Esse hábito surgiu faz dois anos. Antes, comprava em Arroio do Meio, no grupo Forqueta, primeiro da região a ter certificação de orgânicos.

Morador de Estrela, Valmor Humberto Johann, 66, é outro cliente da banca de Purper. “Há uma tendência mundial por alimentos sem agrotóxicos. Sempre buscamos qualidade de vida. Isso começa pela alimentação”, frisa o aposentado, que ainda complementa : “aconselho todo mundo a procurar alimentos livres de agrotóxicos.”

No país líder mundial no uso de agrotóxicos, conseguir a certificação de propriedade livre é um desafio. No Vale do Taquari, com a economia baseada na produção alimentícia, poucos agricultores conquistaram essa façanha.

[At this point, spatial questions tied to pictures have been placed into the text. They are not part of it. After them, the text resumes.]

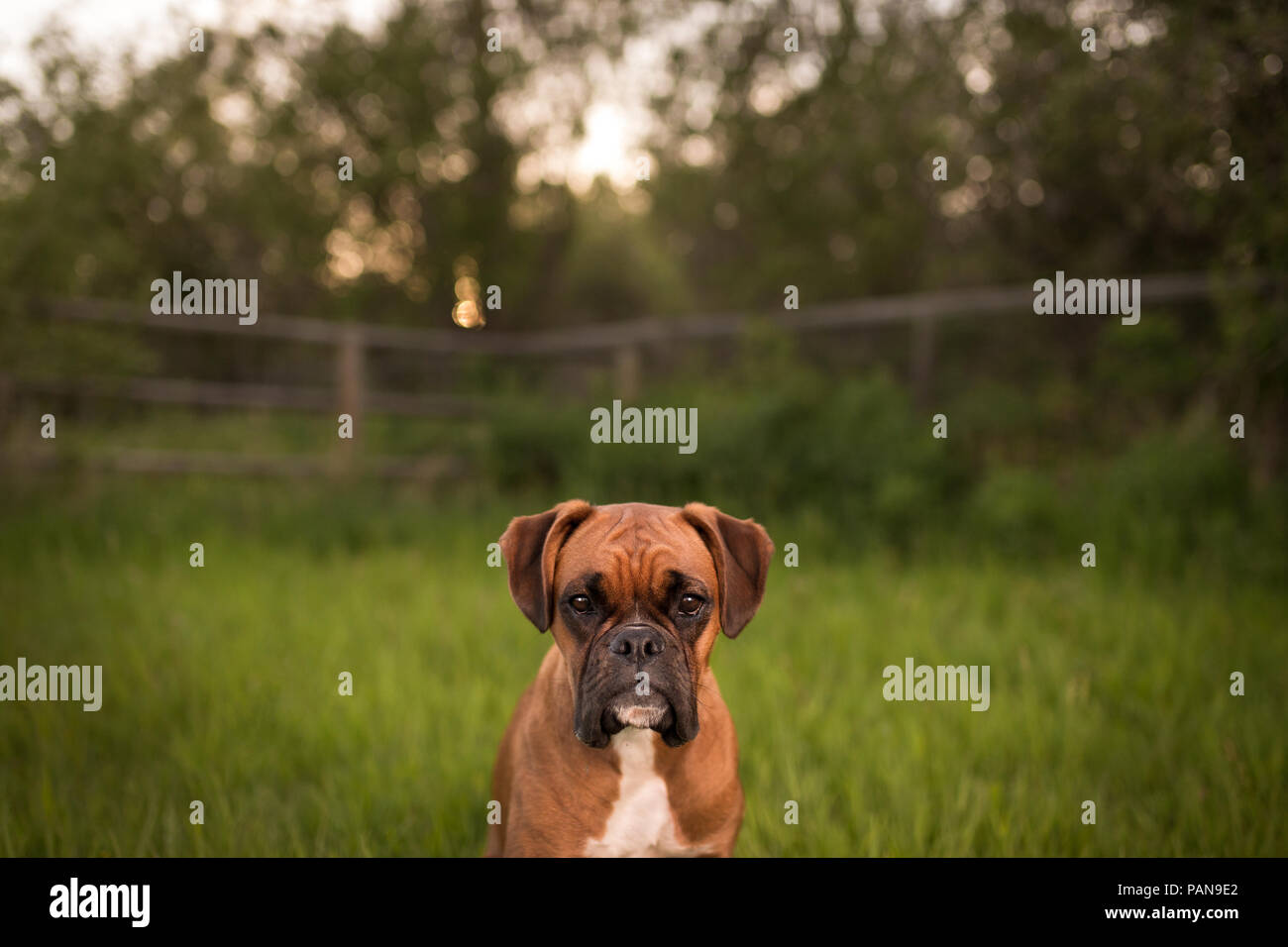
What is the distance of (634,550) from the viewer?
237cm

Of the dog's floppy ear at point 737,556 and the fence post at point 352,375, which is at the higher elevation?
the fence post at point 352,375

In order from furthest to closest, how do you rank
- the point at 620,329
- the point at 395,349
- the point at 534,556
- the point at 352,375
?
the point at 395,349 < the point at 620,329 < the point at 352,375 < the point at 534,556

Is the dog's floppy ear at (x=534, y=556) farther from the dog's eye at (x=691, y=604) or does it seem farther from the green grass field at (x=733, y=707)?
the green grass field at (x=733, y=707)

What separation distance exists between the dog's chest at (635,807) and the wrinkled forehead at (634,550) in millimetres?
497

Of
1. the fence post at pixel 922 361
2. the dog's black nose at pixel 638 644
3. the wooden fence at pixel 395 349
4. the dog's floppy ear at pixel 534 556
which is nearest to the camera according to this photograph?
the dog's black nose at pixel 638 644

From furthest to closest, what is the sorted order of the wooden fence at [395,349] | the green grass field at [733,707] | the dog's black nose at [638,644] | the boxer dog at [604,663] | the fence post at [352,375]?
the fence post at [352,375] < the wooden fence at [395,349] < the green grass field at [733,707] < the boxer dog at [604,663] < the dog's black nose at [638,644]

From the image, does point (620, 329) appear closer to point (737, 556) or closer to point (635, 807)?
point (737, 556)

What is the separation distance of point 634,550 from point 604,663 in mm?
325

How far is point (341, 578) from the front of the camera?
6.28 m

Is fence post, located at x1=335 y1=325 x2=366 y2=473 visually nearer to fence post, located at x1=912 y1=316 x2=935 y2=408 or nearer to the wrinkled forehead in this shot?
fence post, located at x1=912 y1=316 x2=935 y2=408

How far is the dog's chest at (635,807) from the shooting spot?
2.49m

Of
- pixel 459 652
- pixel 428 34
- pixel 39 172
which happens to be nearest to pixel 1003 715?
pixel 459 652

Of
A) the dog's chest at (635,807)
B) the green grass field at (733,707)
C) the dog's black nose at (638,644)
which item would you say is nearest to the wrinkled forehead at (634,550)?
the dog's black nose at (638,644)

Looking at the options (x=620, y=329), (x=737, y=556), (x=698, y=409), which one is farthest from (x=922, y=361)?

Nesta quarta-feira, uma nova etapa deste movimento se apresenta à comunidade. A Orgânicos do Vale, um Organismo de Controle Social (OCS), recebe a declaração de conformidade do Ministério da Agricultura (Mapa).

Um dos agricultores participantes é Daniel Purper. No Sítio do Danni, as hortaliças e frutas nunca tiveram aplicação de defensivos químicos. “Comecei a trabalhar na lavoura faz mais de dez anos. Nunca apliquei veneno.”

Essa preocupação se dá por vários fatores. Saúde dele e da família durante o trabalho, aposta por um mercado em expansão e desejo de levar ao consumidor um produto diferenciado.

O grupo Orgânicos do Vale é formado por seis famílias. A organização dos produtores começou em 2016, após um curso de produção orgânica promovido pela EmaterAscar-RS. Os integrantes são de Cruzeiro do Sul, Lajeado e Forquetinha.

Entre o violão e a enxada. Leandro Lang é músico e agricultor. Ele e Daniel Purper são os primeiros de Lajeado a conseguir o certificado de orgânico

Entre o violão e a enxada. Leandro Lang é músico e agricultor. Ele e Daniel Purper são os primeiros de Lajeado a conseguir o certificado de orgânico

Precursores em Lajeado

Dois agricultores são os primeiros da cidade a conseguir o reconhecimento do Mapa de produção orgânica. “Significa muito para nós ter esse certificado. É fruto de todo o trabalho, o esforço no campo”, relata Purper.

Sobre ser um dos primeiros de Lajeado a conquistar esse diferencial, o agricultor de São Bento é comedido. “Nunca pensei nisso. Minha preocupação sempre esteve em fazer o melhor na lavoura. Em ter produtos de qualidade diferenciada.”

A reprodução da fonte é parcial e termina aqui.